Autre nouveauté dans la lutte contre le tabagisme, « l’idée de proposer une stratégie de réduction des risques a été apportée par les professionnels des addictions, alors que beaucoup de tabacologues prônent encore l’abstinence comme seule réponse efficace », fait remarquer François Richard. Il ne s’agit pas d’une réelle réduction des risques pour la santé à proprement parler, puisque le risque de mourir d’une maladie cardio-vasculaire (infarctus, embolie pulmonaire, AVC, etc.) est à peu près équivalent entre « petits fumeurs » de 1 à 4 cigarettes par jour et gros fumeurs à plus de 20 cigarettes par jour(3). Mais cette stratégie apporte de réels bénéfices pour l’avenir du fumeur.

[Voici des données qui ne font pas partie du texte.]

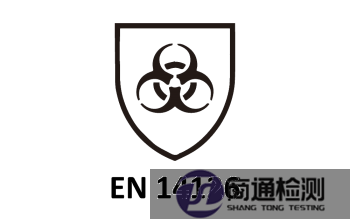 EN-14126標(biāo)識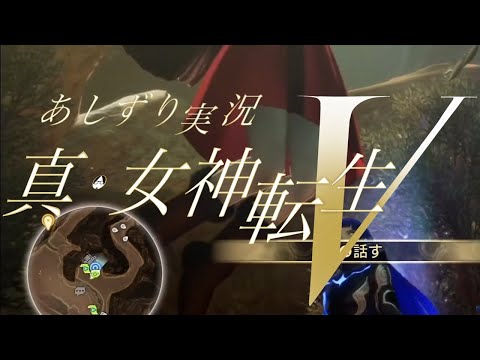 真女神転生Ⅴ 実況YouTuberあしずり モーショボーのエロい美脚の頂に到達 #Shorts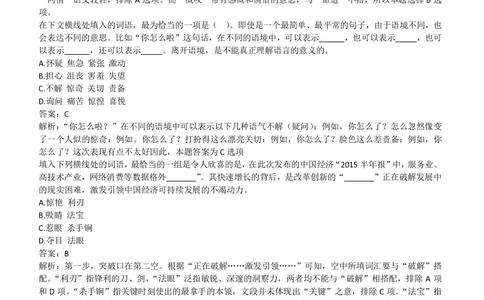2019年中国石化集团招聘笔试试题及答案_机考抽题_三桶油_中石化笔试_中石化_2022中石化资料_3-精心整理中石化往年招聘笔试真题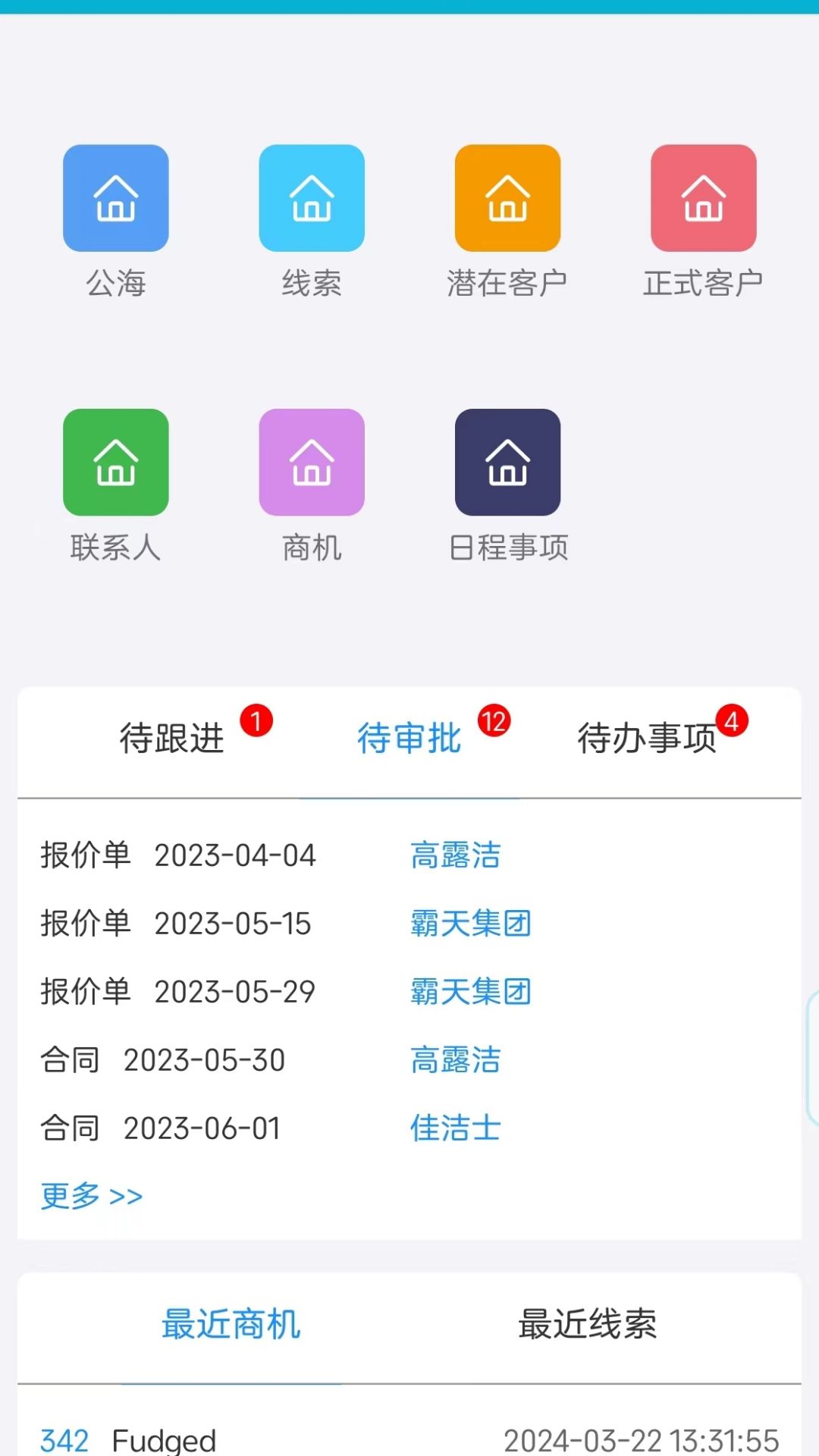 慧软CRM移动app官方版下载图片1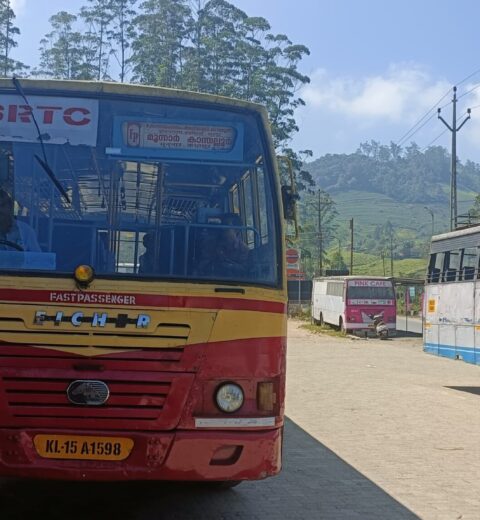 KSRTC Kerala New Service to Kumily Via Gavi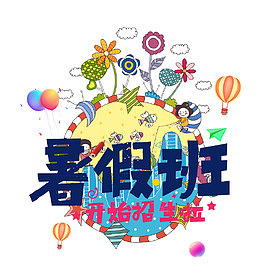 暑假班开始招生啦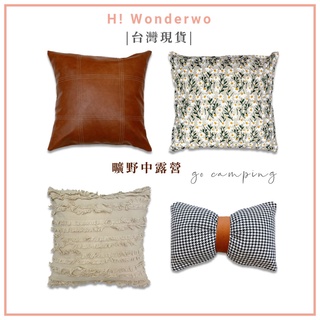 你心好窩🧡曠野中露營 抱枕搭配組合皮革刺繡編織亞麻抱枕套枕頭靠枕背枕腰枕長抱枕靠墊枕心枕芯沙發床頭房間宿舍聖誕交換禮物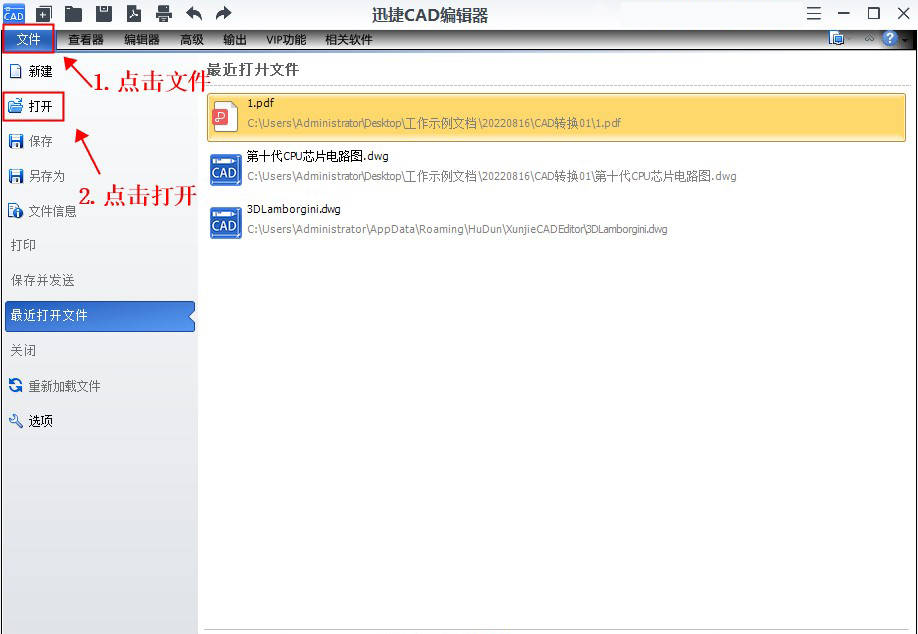 pdf文件怎么復制文字_pdf閱讀器能復制文字_復制pdf文字
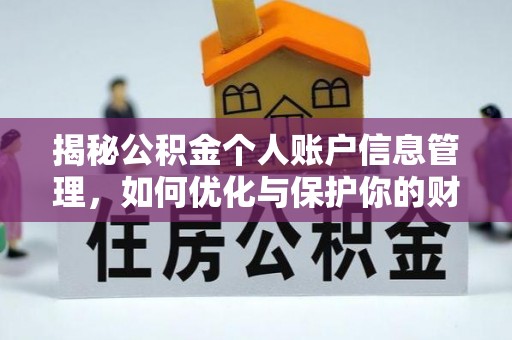 通榆揭秘公积金个人账户信息管理，如何优化与保护你的财务安全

Espacer les cigarettes, changer ses habitudes, limiter les occasions habituelles de fumer ou arrêter temporairement, à l’occasion du « mois sans tabac » en novembre par exemple, sont autant d’attitudes « qui vont renforcer le sentiment d’efficacité personnelle et peuvent faciliter une démarche ultérieure vers l’arrêt définitif », souligne Nicolas Bonnet. Cette stratégie permet également de toucher des fumeurs qui ne sont pas - encore - prêts pour un arrêt total.

C’est possible à l’officine

« Le Respadd agit depuis longtemps pour diffuser la notion de réduction des risques auprès des équipes officinales, notamment avec les échanges de seringues ou les traitement de substitution aux opiacés. Nous travaillons souvent avec des préparateurs très motivés, engagés, auxquels le titulaire délègue les tâches sur ces problématiques », rapporte Nicolas Bonnet, pharmacien de formation qui connaît bien l’officine.

C’est pourquoi le kit « Jeunes et tabac », destiné dans un premier temps à l’ensemble des professionnels des consultations jeunes consommateurs (CJC) ou aux professionnels de premier recours en contact avec les jeunes comme les infirmières scolaires, « sera également distribué aux officines partenaires du Respadd déjà impliquées en addictologie. Sachant que les éléments du kit peuvent être commandés auprès du Respadd par les officinaux intéressés. C’est notamment le cas des flyers, particulièrement appréciés des pharmaciens, qui les mettent à disposition des patients sur le comptoir ».

(1) La Fédération Addiction accompagne les personnes souffrant de conduites addictives dans une approche médico-psycho-sociale et transdisciplinaire (www.federationaddiction.fr).

(2) Le Réseau de prévention des addictions (Respadd), ex-Réseau hôpital sans tabac, fédère plus de 600 établissements de santé (hôpitaux, cliniques, Ehpad, établissements médico-sociaux, etc.) engagés dans la prévention et la prise en charge des pratiques addictives (www.respadd.org).

(3) Jeunes et tabac : prévenir, réduire les risques et accompagner vers l’arrêt, manuel pour les professionnels des CJC et de premier recours.

Fumer à 16 ans…

Chez les adolescents de 16 ans en France, en 2015.(1)

→ Plus d’un sur deux (55 %) affirme avoir déjà fumé du tabac au moins une fois dans sa vie, à égalité entre les filles et les garçons.

→ Plus d’un quart (26 %) déclare avoir fumé au moins une fois au cours des trente derniers jours, avec une prédominance féminine (28 % contre 24 %). Ce taux supérieur à la moyenne européenne (26 % contre 22 %) place la France à la 11e position sur 35 pays.

→ Après un regain en 2011, les consommations de tabac sont de nouveau à la baisse, avec des niveaux inférieurs à ceux de 2007.

(1) Consommations de tabac, alcool, cannabis et autres drogues en France et en Europe, à 16 ans, résultats de l’enquête européenne Espad 2015, Observatoire français des drogues et des toxicomanies (OFDT), septembre 2016.

Le kit « Jeunes et tabac »

Ce kit comprend plusieurs éléments :

→ un manuel d’aide à la pratique « Jeunes et tabac : prévenir, réduire les risques et accompagner vers l’arrêt » pour sensibiliser, repérer… ;

→ une brochure « Et le tabac, t’en es où ? » pour leur permettre de questionner leur consommation ;

→ une affiche à apposer dans les lieux appropriés (cantine, infirmerie scolaire, officine…) afin de susciter l’échange.